Un pet devant un briquet allumé, ça fait un lance-flammes.

L’histoire trop académique, brinquebalante, du jeune premier (William Baldwin) qui rêve d’être pompier comme son paternel, et qui est en conflit contre son frère plus fort que lui, et qui ne deviendra jamais comme son père, …car pas aussi courageux, héroïque. Mais bon, malgré son manque de confiance en lui, sa gaucherie, sa maladresse, le héros a tout de même plus d’une bouche d’incendie dans son caleçon, il est malin, et sait s’entourer de sages dans ce monde de cramés et de brutes épaisses viriles que sont ces hommes du feu qui fument comme des pompiers, même après la fin du brasier.

Et puis il y a De Niro en détective, Donald Sutherland en pyromane - autiste, et Kurt Russel, en drôle de cow-boy du feu, solitaire, généreux et émouvant. Heureusement que ces trois-là sont présents dans le film, ça lui donne un peu d’épaisseur et d’envergure. De Niro et Kurt Russel s’éclatent dans ce film de pompiers cascadeurs, et s’amusent comme des gosses qui n’ont plus rien à prouver dans le cinéma. C’est une cour de récréation pour eux, et ça se voit, ils ne se prennent pas au sérieux. Telle cette scène qui a dû être maintes fois tournée, où Kurt Russel, après un incendie d’immeuble, encore tout feu tout flamme, plein de suie et de poussière, à moitié cramoisi, demande hilare à De Niro, l’enquêteur des incendies criminels : « Alors Shawn ? Vous avez trouvé la cause ? » ; De Niro répond, pas sérieux pour deux sous, avec son indéfectible sourire et ses yeux plissés : « des souris avec des allumettes ». Voilà… à prendre au 14ème degré, comme les brûlures de certaines victimes. Et c’est vrai qu’on en bouffe du bien cuit côté chair embrasées, de ces bonnes combustions de corps dégageant des flammes et de la fumée.

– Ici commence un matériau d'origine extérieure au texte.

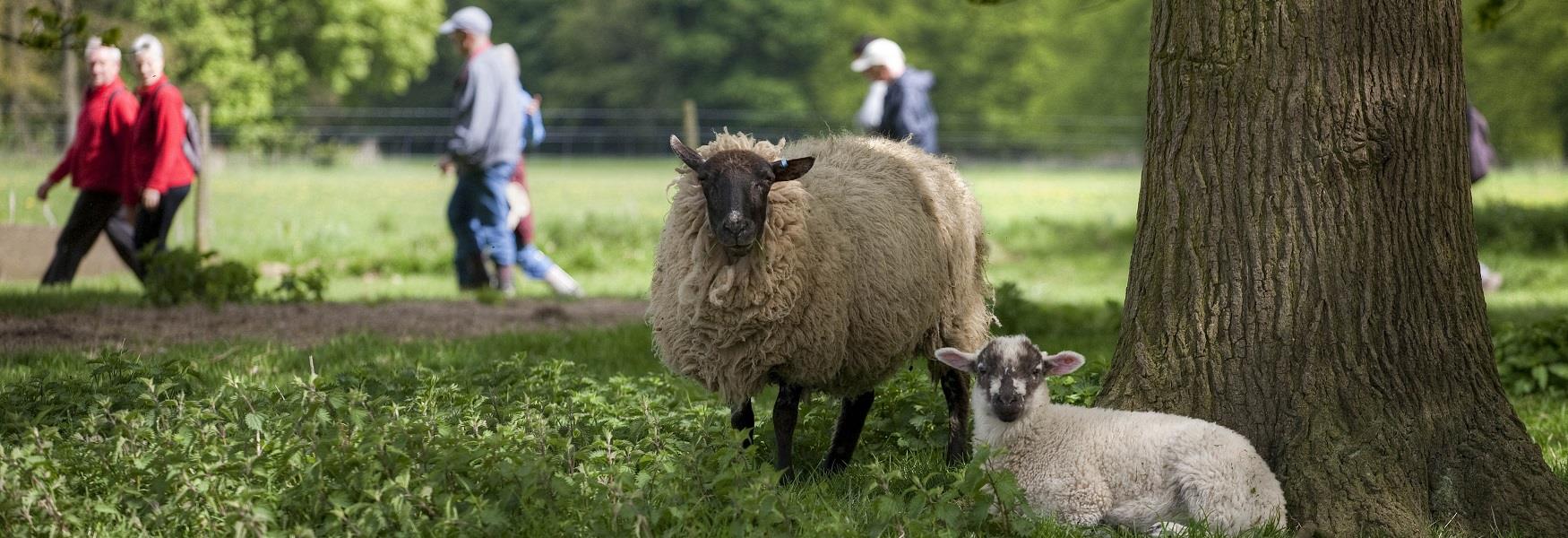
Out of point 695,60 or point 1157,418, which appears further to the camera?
point 695,60

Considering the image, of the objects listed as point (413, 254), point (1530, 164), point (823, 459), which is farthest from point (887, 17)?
point (823, 459)

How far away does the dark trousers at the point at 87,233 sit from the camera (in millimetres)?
10430

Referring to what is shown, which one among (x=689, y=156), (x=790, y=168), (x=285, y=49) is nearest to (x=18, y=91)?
(x=285, y=49)

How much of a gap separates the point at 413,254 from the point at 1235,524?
12.6 m

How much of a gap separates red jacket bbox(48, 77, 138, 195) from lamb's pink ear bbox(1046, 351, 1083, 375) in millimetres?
7899

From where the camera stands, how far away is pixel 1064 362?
16.6 feet

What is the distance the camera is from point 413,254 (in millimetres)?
15789

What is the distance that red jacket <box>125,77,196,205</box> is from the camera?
33.2 feet

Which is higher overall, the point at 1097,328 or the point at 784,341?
the point at 784,341

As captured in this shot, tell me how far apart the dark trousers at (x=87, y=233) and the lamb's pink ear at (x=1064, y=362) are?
7.89 metres

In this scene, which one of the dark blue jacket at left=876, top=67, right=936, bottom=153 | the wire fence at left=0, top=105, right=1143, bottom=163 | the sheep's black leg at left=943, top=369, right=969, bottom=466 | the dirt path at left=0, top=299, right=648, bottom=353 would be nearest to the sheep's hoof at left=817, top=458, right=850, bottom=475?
the sheep's black leg at left=943, top=369, right=969, bottom=466

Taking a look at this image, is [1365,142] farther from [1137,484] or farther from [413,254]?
[413,254]

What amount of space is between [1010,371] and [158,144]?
7.56 metres

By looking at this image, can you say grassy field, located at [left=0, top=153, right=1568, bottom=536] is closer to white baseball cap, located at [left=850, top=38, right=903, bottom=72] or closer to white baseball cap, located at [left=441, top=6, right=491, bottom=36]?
white baseball cap, located at [left=850, top=38, right=903, bottom=72]
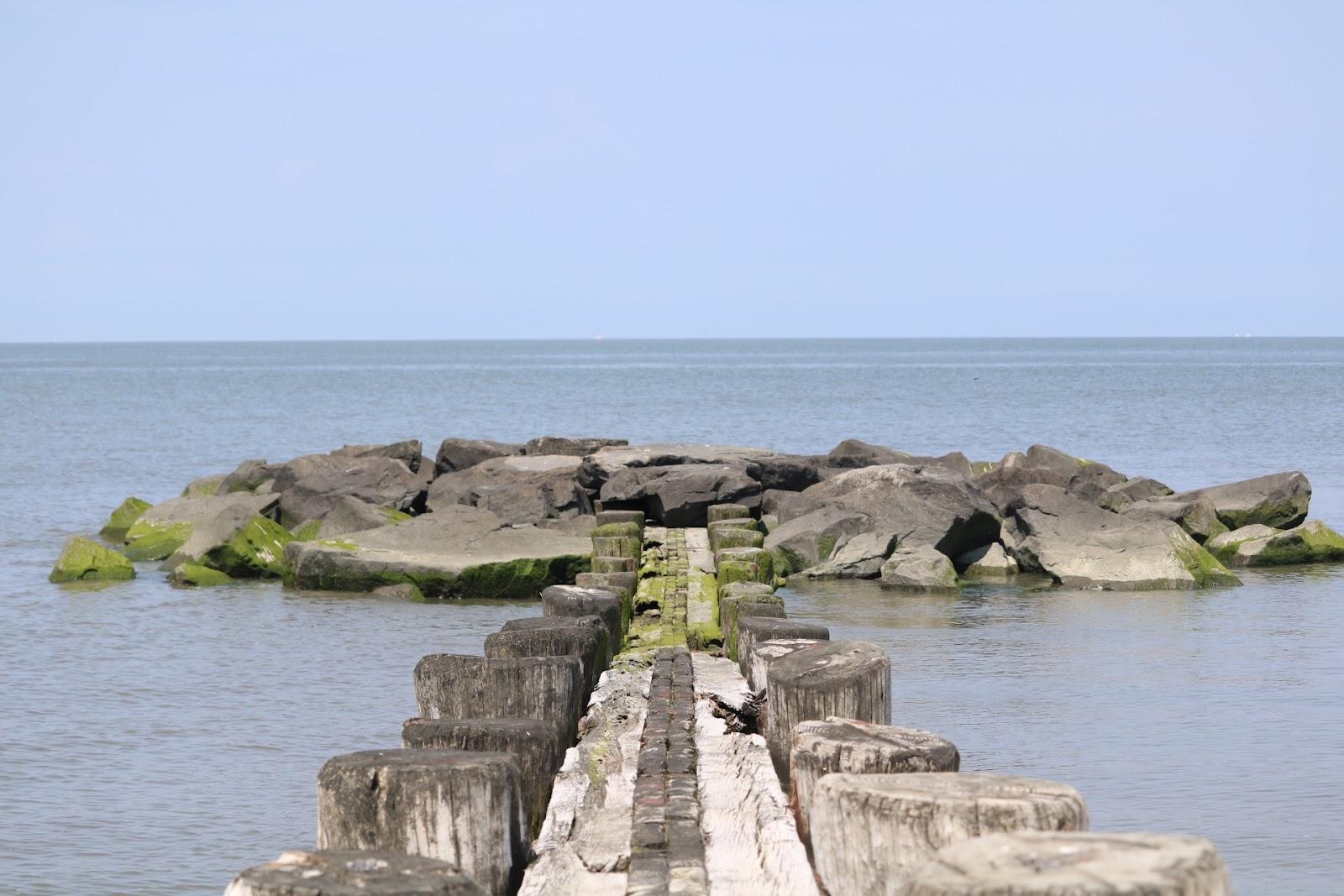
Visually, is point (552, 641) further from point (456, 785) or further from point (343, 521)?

Le film que tous les pompiers doivent avoir vu (m’a dit mon beau-frère pompier de Paris). Il y a de bonnes choses (j’en parle plus bas), réelles, véridiques (le feu ça brûle), du subtil presque, mais du très lourd aussi, du Rambo-dans-les-flammes en tee-shirt, seul, contre un vrai feu de dieu, …du gros auquel on n’adhère pas ; il s’en sort quand même, alors qu’il a le feu au cul. Et puis le discours pesant de l’esprit d’équipe, ultralourdingue : « tu tombes, on tombe… », Mouais. L’honneur ridicule à en pouffer de rire ou à en soupirer de lassitude arrive à son plus haut point lorsque Kurt Russel, blessé, regarde son frère se dépêtrer au milieu d’une bonne flambée, et dit à ses collègues « regardez ce mec ! C’est mon frère nom de dieu ! »

Derrière sa flambée de caricatures et sa fournaise de clichés (le jeune premier a du mal à s’intégrer dans l'équipe, avec le propos en filigrane super facile style c’est dur le métier de pompier, je ne sais pas si j’aurai du choisir le métier de pompier, putain ils sont un peu chiants quand même mes collègues pompiers, je fais un basket avec mes collègues pompiers entre deux missions...), le film possède au moins cette subtilité de faire du feu un personnage à part entière, un vrai tueur sanguinaire et incinérateur. Evidemment, le feu est provoqué, est allumé par quelqu’un, il n’y a pas de fumée sans feu, et le tout est forcément de savoir qui ; ce qui constitue l’intrigue, une enquête policière classique, sans grand intérêt. Mais la nouveauté, l’originalité du film, vient de la manière de filmer le feu. C’est un élément intelligent, une personnalité du film qui s’élève au niveau des acteurs. Ron Howard filme magnifiquement la fumée qui surgit furtivement de sous une porte, avant que celle-ci ne soit ouverte par la victime, ne sachant pas qu’elle va délivrer un feu furieux n’attendant qu’un appel d’air. Tel un prédateur qui laisse des traces, le feu laisse les poignées des portes chaudes, laisse entrevoir sa fumée, comme si l’on voyait son ombre, ou son âme.

Il aurait fallu se focaliser sur le feu, plutôt que de partir dans de multiples directions qui perdent le film, et finissent par lasser le spectateur.

Mais la fin, hélas, paraît étrangement moralisatrice, et semble se clore sous cette expression connue de tous : « à force de jouer avec le feu, on finit par se brûler ».